◆ **Your objective**
Nothing but the pictures may be left out. Restate the rest of the entries word for word.

=======

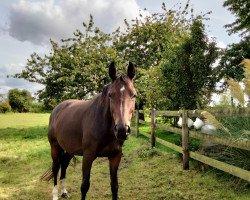 horse Diva Dante (Oldenburg, 2013, from Dante Weltino OLD)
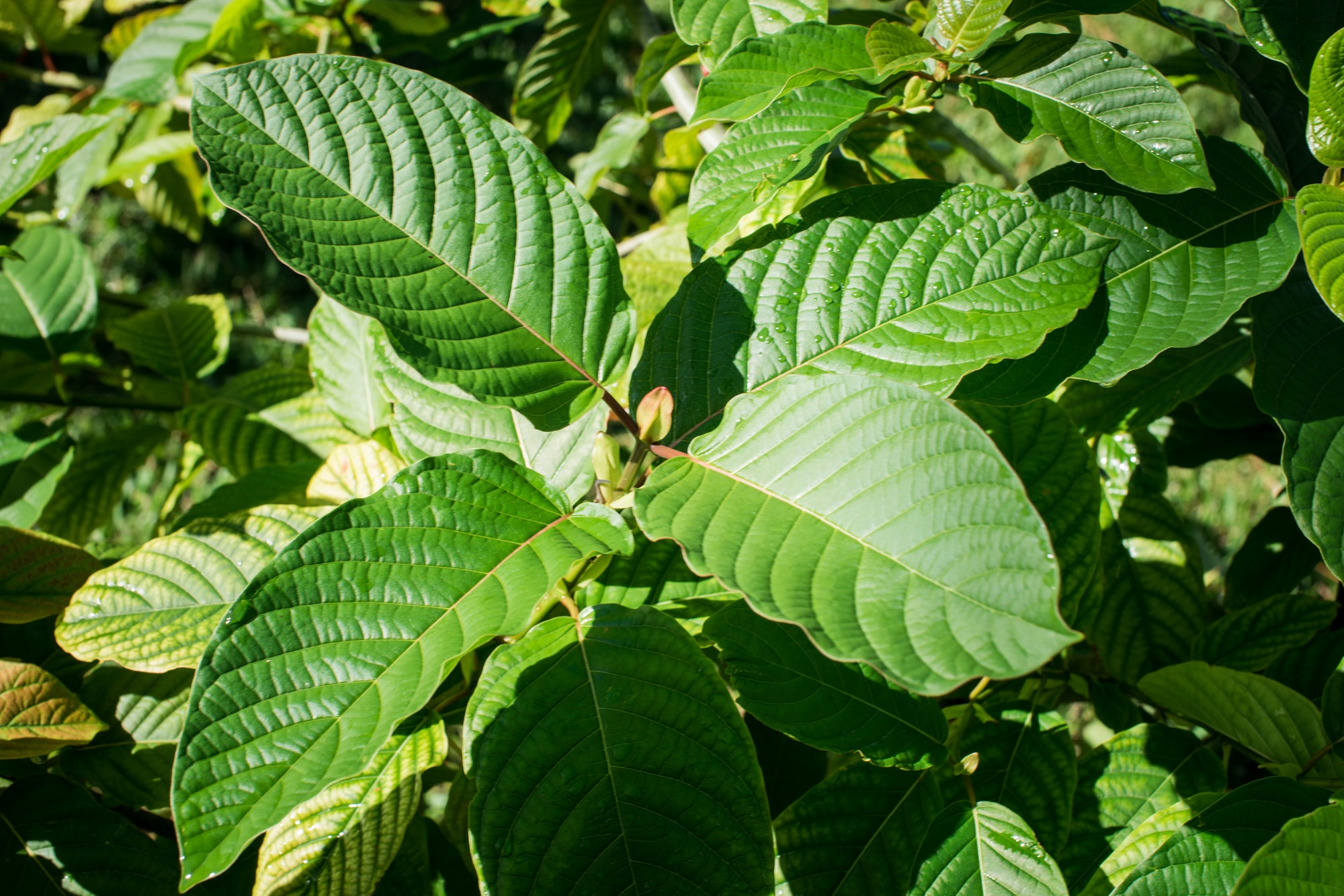 Can Kratom Hurt Your Stomach – Know about the reality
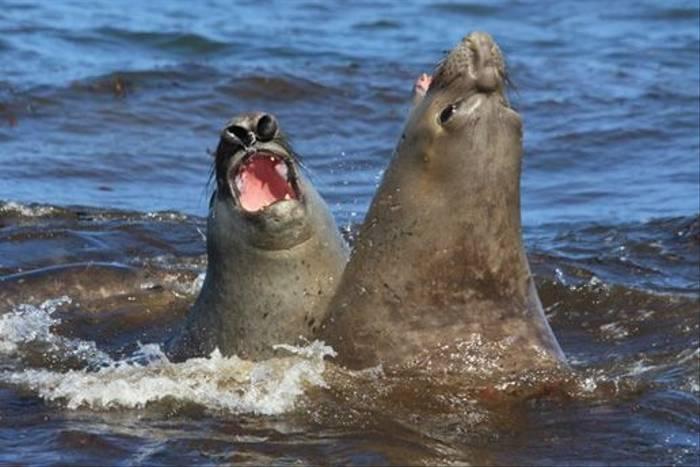 Southern Elephant Seals (Alan Henry)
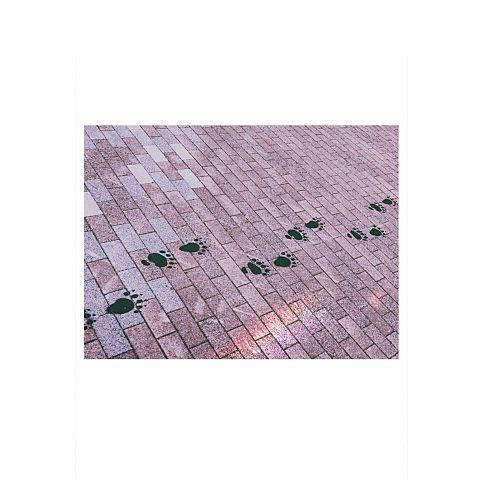 足跡。の画像 プリ画像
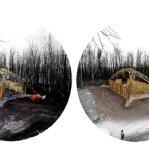182_wood burn_AA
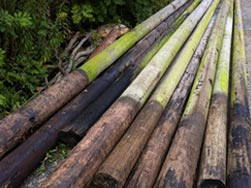 SECOND HAND TELEGRAPH POLES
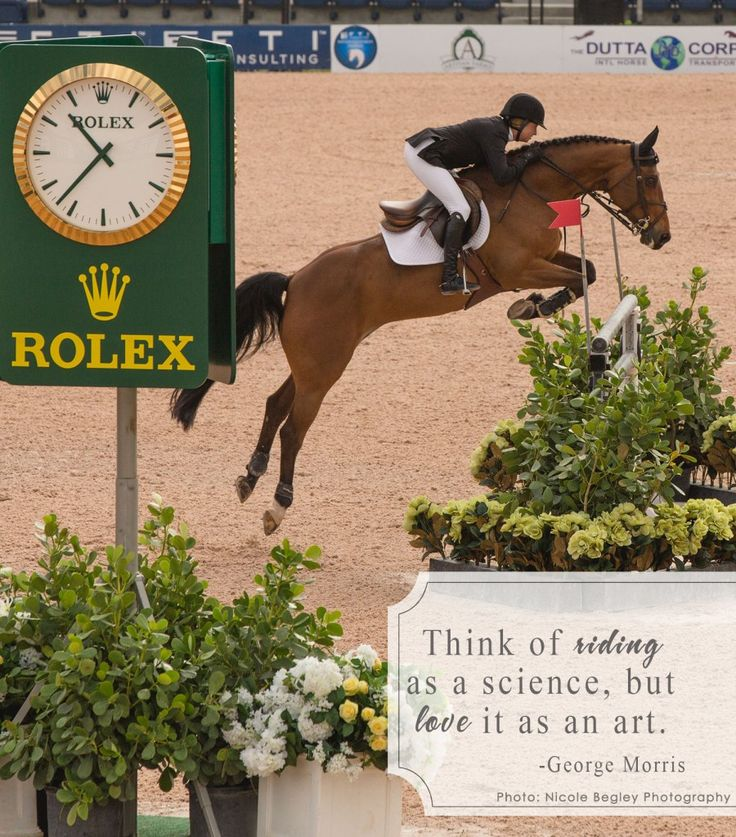 Equine jumper - Equestrian Experience by Nicole Begley Photography - george morris - quote -horse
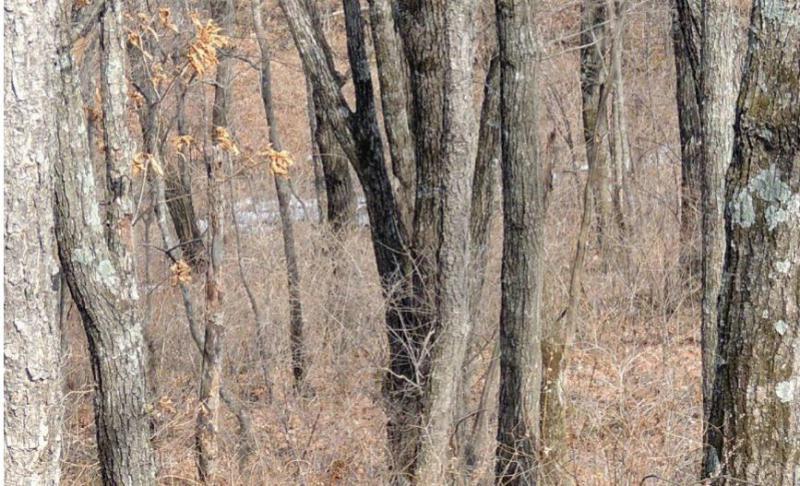 Na tej sliki se skriva ogroženi sibirski leopard. Ga lahko najdete?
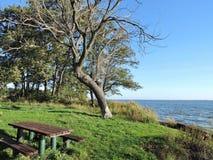 Curonian盐水湖岸,立陶宛 免版税库存照片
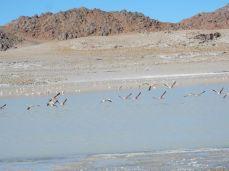 zig tausende Flamingos in den Lagunen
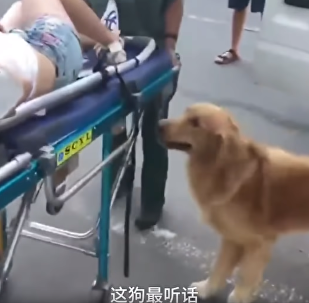 Golden Retriever Refuses to Leave Ailing Owner's Side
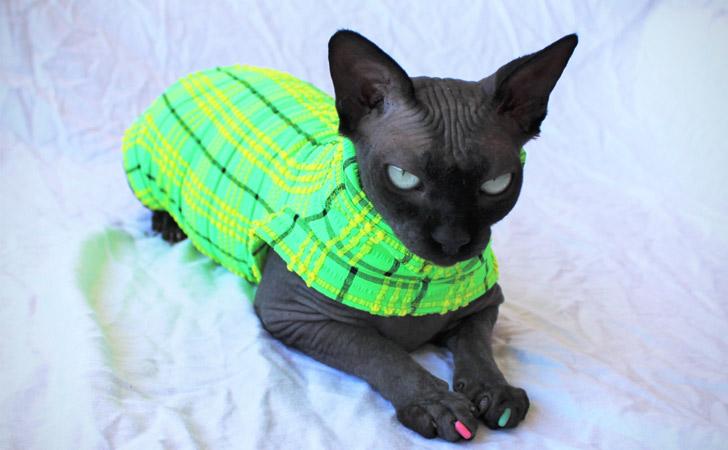 Neon Chequered Seersucker Designer Cat Shirt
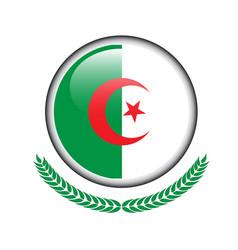 algeria flag button algeria flag icon of algeria vector image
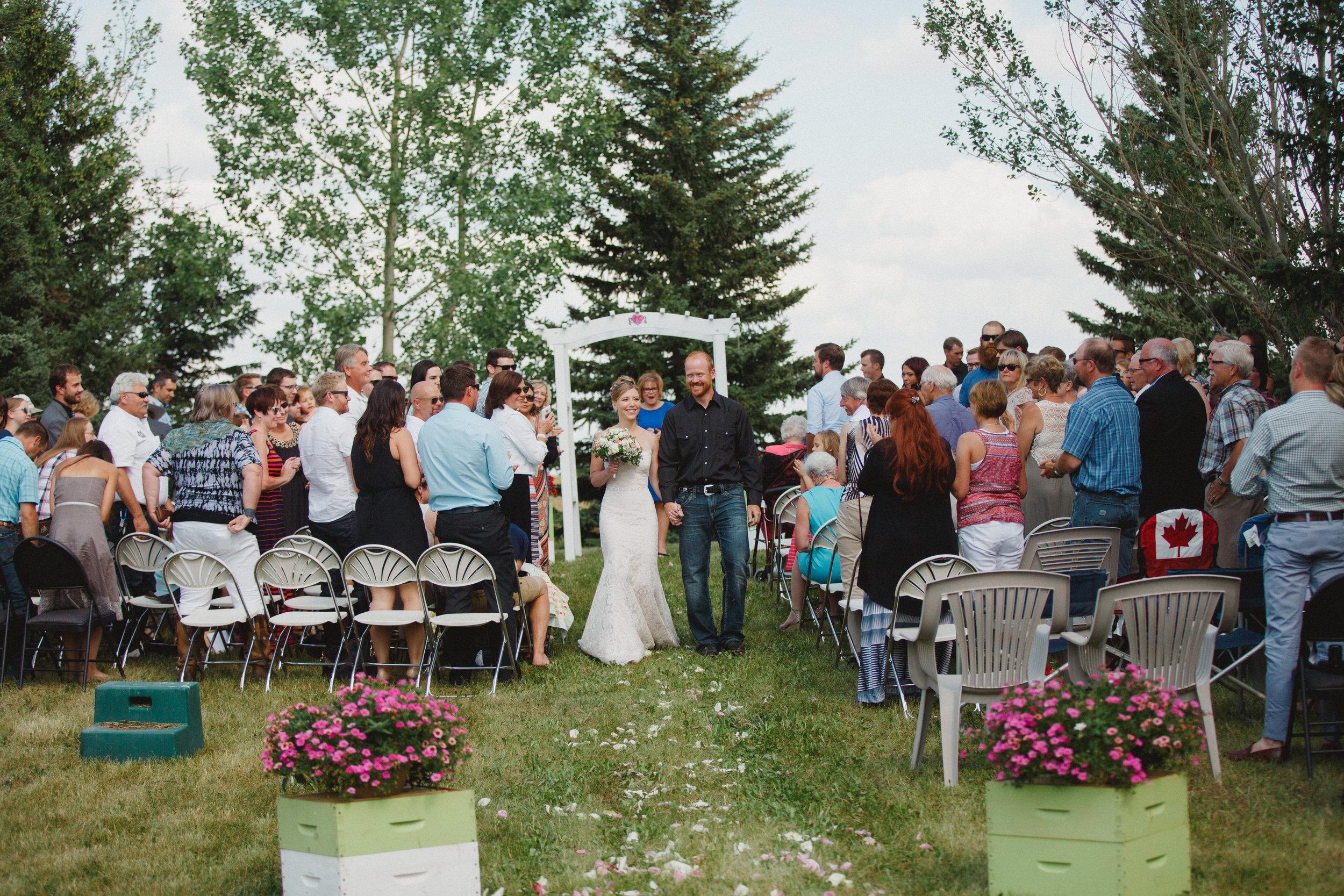 bee themed backyard wedding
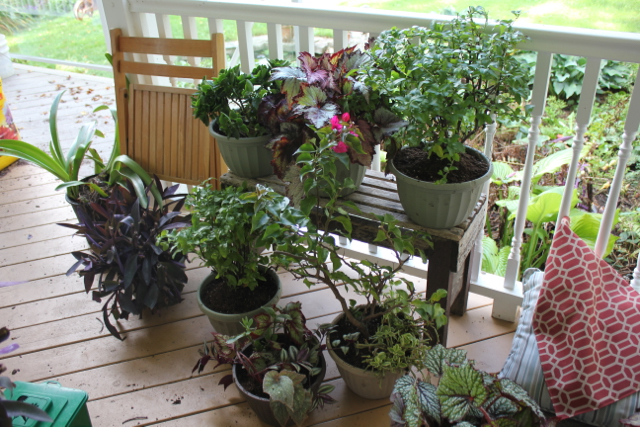 Fall Cleanup Plants 2016
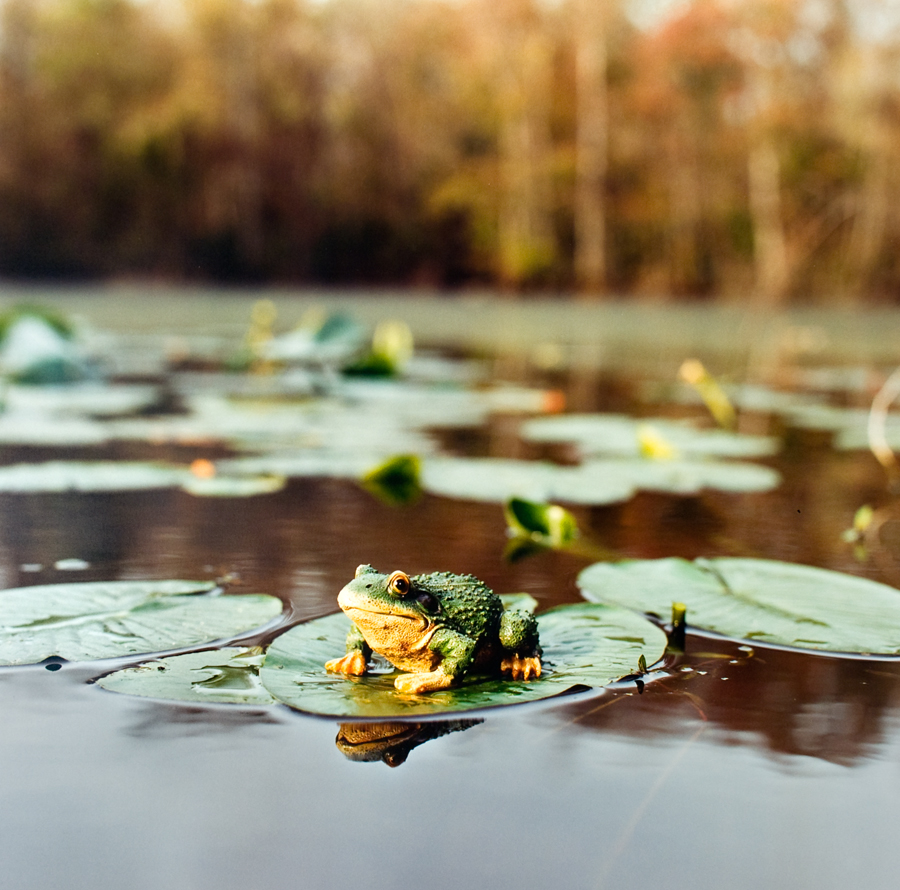 "Alexander Diaz, ""Bullfrog, Corkscrew Swamp Sanctuary"""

=======

◆ **Expected output**
 horse Diva Dante (Oldenburg, 2013, from Dante Weltino OLD)
 Can Kratom Hurt Your Stomach – Know about the reality
 Southern Elephant Seals (Alan Henry)
 足跡。の画像 プリ画像
182_wood burn_AA
 SECOND HAND TELEGRAPH POLES
 Equine jumper - Equestrian Experience by Nicole Begley Photography - george morris - quote -horse
 Na tej sliki se skriva ogroženi sibirski leopard. Ga lahko najdete?
 Curonian盐水湖岸,立陶宛 免版税库存照片
 zig tausende Flamingos in den Lagunen
 Golden Retriever Refuses to Leave Ailing Owner's Side
 Neon Chequered Seersucker Designer Cat Shirt
 algeria flag button algeria flag icon of algeria vector image
 bee themed backyard wedding
 Fall Cleanup Plants 2016
 "Alexander Diaz, ""Bullfrog, Corkscrew Swamp Sanctuary"""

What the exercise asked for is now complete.